Sì certo, ma restiamo nell'ambito dei sociopatici. Il dottore giunse le mani riflessivo.

Sa perché si chiamano sociopatici? Perché non riescono a fidarsi di nessuno. Hanno una visione contorta della realtà. Il caso di Jane è molto particolare però, perché la sua visione della realtà non è poi così assurda. 

Lei la approva?

Non approvo ciò che ha fatto, ma comprendo molto più i suoi valori di quelli di altri pazienti nella sua stessa situazione. Alcuni uccidono sostenendo che Dio ha detto loro di farlo, altri invece perché le vittime non avevano fatto altro che avere i capelli rossi, o caratteristiche somatiche o comportamentali del tutto banali. Omicidi sensati per loro, ma privi di logica. Jane la sua logica invece potrebbe venderla a chiunque. Non si giustifica, eppure lo fa sempre. Ma non è ciò che volete sentire, signor Walsch. Volete sapere come mai ha fatto ciò che ha fatto, e come questa sua logica di valori mentali abbia preso forma tanto brutalmente. Ebbene, è mio parere professionale che il Ritrattista sia nato dopo un trauma. Un trauma prolungato nel tempo e di cui non mi ha mai parlato. Non ho prove in merito, ma dopo anni ad osservarla ritengo sia così.

Che tipo di trauma?

Questo forse lo scoprirete solo voi. Ma di certo sarà qualcosa di orribile, perché Jane anche oggi, dopo tutto ciò che ha commesso, non è una sociopatica.

Che intendete dire?

Un sociopatico ha sì il suo modo di vedere le cose, ma dopo tutto chi non ce l'ha? E Jane vede le cose da un punto di vista che potrebbe essere ampiamente condiviso, non come qualcuno che sostiene che un windigo l'abbia guidato sulla via del cannibalismo. Jane ha una mente sana che cerca di convivere con ciò che ha commesso. Lei stessa, la criminale pericolosa, altro non è che il frutto di un qualche sopruso. Ha avuto la forza per non diventare pazza, ma solo inqualificabile. Jane si fida degli altri, ma solo fino al punto in cui può prevedere le loro azioni. Non è molto scientifico... ma se dovessi definirla come soggetto direi che è sociopatica solo ogni tanto, quando il dolore inciso in lei si fa troppo forte. Secondo voi perché si è fatta prendere dalle autorità? Stavolta fu Owen ad esitare.

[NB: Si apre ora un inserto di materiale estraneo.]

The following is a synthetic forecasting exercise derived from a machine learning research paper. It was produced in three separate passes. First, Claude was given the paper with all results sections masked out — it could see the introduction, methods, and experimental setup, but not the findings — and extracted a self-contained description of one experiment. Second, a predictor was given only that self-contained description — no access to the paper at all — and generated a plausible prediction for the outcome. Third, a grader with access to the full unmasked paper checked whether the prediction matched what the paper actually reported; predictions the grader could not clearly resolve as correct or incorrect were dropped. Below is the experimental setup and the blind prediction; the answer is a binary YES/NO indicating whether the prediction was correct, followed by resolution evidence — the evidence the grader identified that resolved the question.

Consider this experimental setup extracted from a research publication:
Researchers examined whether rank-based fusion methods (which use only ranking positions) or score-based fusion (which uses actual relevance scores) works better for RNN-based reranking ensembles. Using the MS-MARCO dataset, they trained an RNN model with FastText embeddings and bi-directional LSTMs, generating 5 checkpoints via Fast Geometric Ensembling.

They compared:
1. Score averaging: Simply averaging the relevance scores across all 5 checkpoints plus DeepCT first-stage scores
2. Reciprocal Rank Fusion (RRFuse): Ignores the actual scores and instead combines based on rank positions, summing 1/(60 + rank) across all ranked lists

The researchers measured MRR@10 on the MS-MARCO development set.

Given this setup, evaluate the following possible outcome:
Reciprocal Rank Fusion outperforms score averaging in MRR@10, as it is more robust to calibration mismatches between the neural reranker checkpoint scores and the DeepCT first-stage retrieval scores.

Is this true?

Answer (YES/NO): NO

Voleva stabilità. Disse infine.

Sì, rivoleva un po' di sicurezza. Sentiva che il suo duplice e precario equilibrio fra raziocinio e una crudeltà gratuita imposta per liberarsi del dolore era in procinto di crollare. Jane è Jane. Razionale e fin troppo riflessiva. Vaglia ogni ipotesi o motivazione, ed è la persona più intuitiva che conosca. Ma quando uccide non pensa alle ipotesi. Non pensa a nulla. Nel suo caso non si uccide con la testa, ma con un cuore sanguinante e deluso. È come se le morti che infligge siano in realtà le sue stesse lacrime fonte di sfogo dalla sofferenza che cova, una cura, un lenitivo. Un insegnamento, o avvertimento, per tutti coloro che la fanno soffrire nella sua sensibilità sopra la media. Non c'è violenza in un'ultima puntura come metodo per eliminare qualcuno, ma glielo si legge negli occhi se la si guarda bene: quella delusione per il mondo, che diviene insostenibile dolore e come rabbia furiosa si incide sulla pelle morta come nello stesso cuore vivo del Ritrattista che la lavora. Jane non è pazza, Jane è solo stanca di soffrire da sola senza riuscire a liberarsi.

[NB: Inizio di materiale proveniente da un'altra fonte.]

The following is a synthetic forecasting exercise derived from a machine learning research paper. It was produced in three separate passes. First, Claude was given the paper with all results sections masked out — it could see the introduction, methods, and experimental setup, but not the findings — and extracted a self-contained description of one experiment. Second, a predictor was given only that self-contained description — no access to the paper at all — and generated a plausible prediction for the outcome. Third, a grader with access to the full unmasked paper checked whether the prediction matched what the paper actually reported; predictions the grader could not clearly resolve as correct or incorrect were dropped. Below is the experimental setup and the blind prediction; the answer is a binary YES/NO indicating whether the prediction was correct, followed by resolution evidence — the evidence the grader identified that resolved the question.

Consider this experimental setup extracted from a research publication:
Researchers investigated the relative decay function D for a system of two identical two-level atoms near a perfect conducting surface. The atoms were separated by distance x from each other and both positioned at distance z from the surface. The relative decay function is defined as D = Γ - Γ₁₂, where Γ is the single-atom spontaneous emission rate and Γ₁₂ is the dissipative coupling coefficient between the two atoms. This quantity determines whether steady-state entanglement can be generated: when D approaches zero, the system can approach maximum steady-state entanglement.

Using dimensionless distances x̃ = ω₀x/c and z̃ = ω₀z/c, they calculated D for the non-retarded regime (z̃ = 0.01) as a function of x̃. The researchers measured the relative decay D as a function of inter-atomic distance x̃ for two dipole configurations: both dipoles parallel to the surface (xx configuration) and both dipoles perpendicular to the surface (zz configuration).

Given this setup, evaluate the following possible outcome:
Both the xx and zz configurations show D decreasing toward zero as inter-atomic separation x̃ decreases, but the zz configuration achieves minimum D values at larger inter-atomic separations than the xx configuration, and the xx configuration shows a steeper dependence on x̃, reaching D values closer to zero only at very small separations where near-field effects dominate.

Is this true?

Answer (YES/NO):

La voce del dottore era comprensiva, e nel silenzio Owen pensò a quella donna a volte fredda e paurosa, a volte timorosa di ricordare.

È una creatura pura che la vita ha contaminato con il seme dell'odio. Borbottò il dottore.

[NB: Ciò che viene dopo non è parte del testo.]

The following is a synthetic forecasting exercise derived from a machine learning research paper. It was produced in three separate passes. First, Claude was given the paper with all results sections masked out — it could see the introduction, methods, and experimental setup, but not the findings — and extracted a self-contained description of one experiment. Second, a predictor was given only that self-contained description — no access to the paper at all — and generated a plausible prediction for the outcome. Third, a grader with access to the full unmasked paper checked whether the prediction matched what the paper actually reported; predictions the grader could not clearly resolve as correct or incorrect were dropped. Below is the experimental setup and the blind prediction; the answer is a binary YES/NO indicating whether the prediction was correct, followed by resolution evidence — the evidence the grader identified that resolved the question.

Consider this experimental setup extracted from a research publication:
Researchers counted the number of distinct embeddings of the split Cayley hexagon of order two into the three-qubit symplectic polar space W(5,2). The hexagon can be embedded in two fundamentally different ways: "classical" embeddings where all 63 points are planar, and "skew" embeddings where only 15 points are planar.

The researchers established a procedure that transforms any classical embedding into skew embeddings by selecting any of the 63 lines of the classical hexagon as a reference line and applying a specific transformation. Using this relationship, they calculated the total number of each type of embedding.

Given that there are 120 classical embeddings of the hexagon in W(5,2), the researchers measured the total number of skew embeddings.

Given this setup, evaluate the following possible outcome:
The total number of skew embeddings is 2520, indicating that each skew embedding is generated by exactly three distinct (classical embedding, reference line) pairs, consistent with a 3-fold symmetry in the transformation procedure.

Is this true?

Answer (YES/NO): NO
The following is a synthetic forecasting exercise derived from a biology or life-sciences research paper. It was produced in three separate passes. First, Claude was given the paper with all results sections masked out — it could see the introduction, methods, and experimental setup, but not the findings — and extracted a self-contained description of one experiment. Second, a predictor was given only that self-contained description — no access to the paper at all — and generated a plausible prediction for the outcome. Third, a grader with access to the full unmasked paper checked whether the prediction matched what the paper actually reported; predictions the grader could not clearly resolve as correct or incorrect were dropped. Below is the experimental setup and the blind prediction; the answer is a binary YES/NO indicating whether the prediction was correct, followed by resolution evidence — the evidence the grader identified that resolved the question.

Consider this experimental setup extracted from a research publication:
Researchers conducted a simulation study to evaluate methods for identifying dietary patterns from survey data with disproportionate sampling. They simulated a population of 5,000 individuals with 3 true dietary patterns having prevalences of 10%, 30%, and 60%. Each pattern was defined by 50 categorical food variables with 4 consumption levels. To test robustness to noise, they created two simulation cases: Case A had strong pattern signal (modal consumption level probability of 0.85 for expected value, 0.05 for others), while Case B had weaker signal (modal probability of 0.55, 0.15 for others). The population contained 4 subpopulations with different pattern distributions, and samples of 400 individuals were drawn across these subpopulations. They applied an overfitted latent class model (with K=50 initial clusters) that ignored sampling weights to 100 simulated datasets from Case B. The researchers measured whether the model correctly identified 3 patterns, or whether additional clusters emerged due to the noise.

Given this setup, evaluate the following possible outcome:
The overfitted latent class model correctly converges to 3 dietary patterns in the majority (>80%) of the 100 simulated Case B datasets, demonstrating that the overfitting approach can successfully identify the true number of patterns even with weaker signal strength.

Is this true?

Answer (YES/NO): NO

E chi soffrirà insieme a lei la prossima volta? Il signor Walsch non era preoccupato, solo curioso.

Forse qualcuno che può consolarla c'è. Ipotizzò il dottore.

E chi?

Beh, so di non essere io. Non lo siete neanche voi nonostante il vostro singolare rapporto con lei. Però, magari questo emulatore... forse può comprenderla in modi che noi gente comune non possiamo immaginare.

E perché mai!? È solo un folle!

Questo non lo sappiamo. Quello che sappiamo è che è un assassino che la ammira per qualche ragione. L'emulatore, diversamente da noi due, sa cosa significhi togliere la vita a qualcuno. Le somiglia più di quanto scegliamo di ricordare.